4.3 Matching Quality Evaluations

To asses the matching quality in comparison to the other algorithms, we evaluate the common quality measures precision and recall, but also accuracy and fall-out. The mean values of those quality measures are shown in Fig. 6 Footnote 11. In order to perform a fair comparison with our algorithm, a ratio test was performed on the results of each matching algorithm.
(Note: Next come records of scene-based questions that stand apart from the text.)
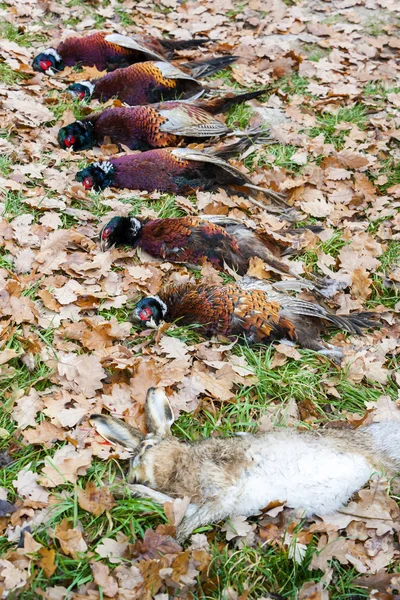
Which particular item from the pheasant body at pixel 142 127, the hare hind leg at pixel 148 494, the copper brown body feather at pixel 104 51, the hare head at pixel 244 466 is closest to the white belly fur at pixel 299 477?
the hare head at pixel 244 466

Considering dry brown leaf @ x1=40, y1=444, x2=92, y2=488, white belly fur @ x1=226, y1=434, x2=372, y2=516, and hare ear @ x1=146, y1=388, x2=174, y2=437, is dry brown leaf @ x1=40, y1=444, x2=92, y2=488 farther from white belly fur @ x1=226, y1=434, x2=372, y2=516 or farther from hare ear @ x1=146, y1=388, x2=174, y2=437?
white belly fur @ x1=226, y1=434, x2=372, y2=516

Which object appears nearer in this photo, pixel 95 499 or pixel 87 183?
pixel 95 499

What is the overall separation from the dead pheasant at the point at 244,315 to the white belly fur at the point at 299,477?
3.22 ft

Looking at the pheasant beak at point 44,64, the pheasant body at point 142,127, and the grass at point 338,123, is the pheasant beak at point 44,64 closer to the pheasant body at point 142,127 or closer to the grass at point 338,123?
the pheasant body at point 142,127

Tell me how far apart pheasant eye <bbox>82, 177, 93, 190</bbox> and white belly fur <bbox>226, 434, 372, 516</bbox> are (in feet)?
9.61

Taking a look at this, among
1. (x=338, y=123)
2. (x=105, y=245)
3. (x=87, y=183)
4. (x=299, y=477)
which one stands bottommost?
(x=299, y=477)

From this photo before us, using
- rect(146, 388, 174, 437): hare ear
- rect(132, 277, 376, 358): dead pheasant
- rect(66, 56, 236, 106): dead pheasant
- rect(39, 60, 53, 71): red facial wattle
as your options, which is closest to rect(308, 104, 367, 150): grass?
rect(66, 56, 236, 106): dead pheasant

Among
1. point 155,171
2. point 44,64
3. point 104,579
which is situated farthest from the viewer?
Answer: point 44,64

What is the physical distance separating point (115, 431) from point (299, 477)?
3.16ft

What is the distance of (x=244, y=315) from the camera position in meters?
3.96

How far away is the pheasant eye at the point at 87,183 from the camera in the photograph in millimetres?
5039

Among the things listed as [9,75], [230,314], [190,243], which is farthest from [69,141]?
[230,314]

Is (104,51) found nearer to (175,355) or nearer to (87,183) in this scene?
(87,183)

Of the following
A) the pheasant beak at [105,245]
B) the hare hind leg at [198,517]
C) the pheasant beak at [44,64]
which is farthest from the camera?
the pheasant beak at [44,64]
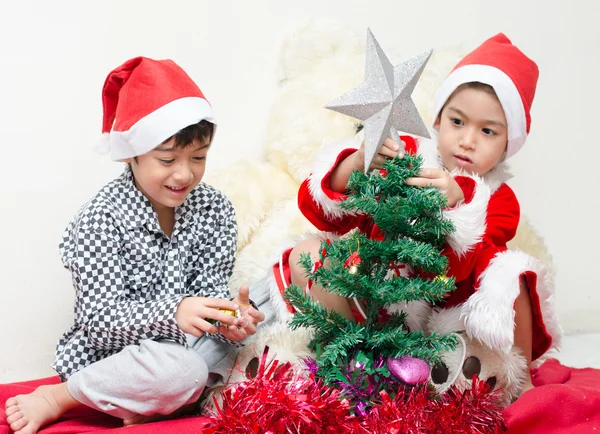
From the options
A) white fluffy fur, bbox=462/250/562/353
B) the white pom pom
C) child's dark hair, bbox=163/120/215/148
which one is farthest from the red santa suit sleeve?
the white pom pom

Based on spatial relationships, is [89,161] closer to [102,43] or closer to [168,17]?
[102,43]

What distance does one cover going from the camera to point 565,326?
2.08 m

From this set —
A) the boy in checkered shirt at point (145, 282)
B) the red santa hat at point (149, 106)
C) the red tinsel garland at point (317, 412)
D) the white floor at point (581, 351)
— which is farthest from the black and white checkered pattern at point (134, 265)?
the white floor at point (581, 351)

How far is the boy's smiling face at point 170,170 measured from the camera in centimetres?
129

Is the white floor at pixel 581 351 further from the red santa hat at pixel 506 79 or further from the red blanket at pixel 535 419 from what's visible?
the red santa hat at pixel 506 79

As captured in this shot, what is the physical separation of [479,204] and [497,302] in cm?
Answer: 18

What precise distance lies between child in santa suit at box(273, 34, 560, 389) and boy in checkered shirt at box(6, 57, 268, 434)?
0.60ft

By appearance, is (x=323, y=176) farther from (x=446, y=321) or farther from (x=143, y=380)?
(x=143, y=380)

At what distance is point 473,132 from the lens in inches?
53.6

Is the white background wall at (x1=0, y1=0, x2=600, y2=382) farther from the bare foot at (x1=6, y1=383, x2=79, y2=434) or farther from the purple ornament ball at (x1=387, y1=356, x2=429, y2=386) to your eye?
the purple ornament ball at (x1=387, y1=356, x2=429, y2=386)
Comparing our algorithm to the others, we observe a significantly higher recall, and a slightly higher fall-out. These characteristic differences can consistently be observed for all datasets (examples are shown in Fig. 6(d)–(f)). Both differences can be traced back to the very small search space during the guided matching process originating from the estimated SOF. Our solution, in contrast to other algorithms, is more robust against repetitive or similar patterns as long as they appear only once within our search radii \(\mathbf {s}\) and it is possible to find initial matches sufficiently distributed over the whole image. This yields higher recall.

5 Conclusion

In this paper we presented our novel approach for highly efficient and fast feature matching, called Guided Matching based on Statistical Optical Flow (GMbSOF). It estimates the search space using statistics for certain areas of the image determined by a subset of matched features. Using these, we constrain the search space which dramatically accelerates the matching process. In most publications, matching algorithms are only tested using precision and recall, which are in fact very meaningful. However, in our opinion accuracy and fall-out are also very important for classification of a matching algorithm. To compute these quality measures, true negatives are required. Therefore, we developed a framework to determine true negatives and ground truth matches from datasets providing spatial ground truth information. A comprehensive comparison with relevant state-of-the-art algorithms showed that our method outperforms all of them in terms of processing time while achieving comparable matching quality. The limitation of our approach is the reliable detection of very small dynamic objects, as it is likely that they are filtered out during the calculation of the statistical optical flow.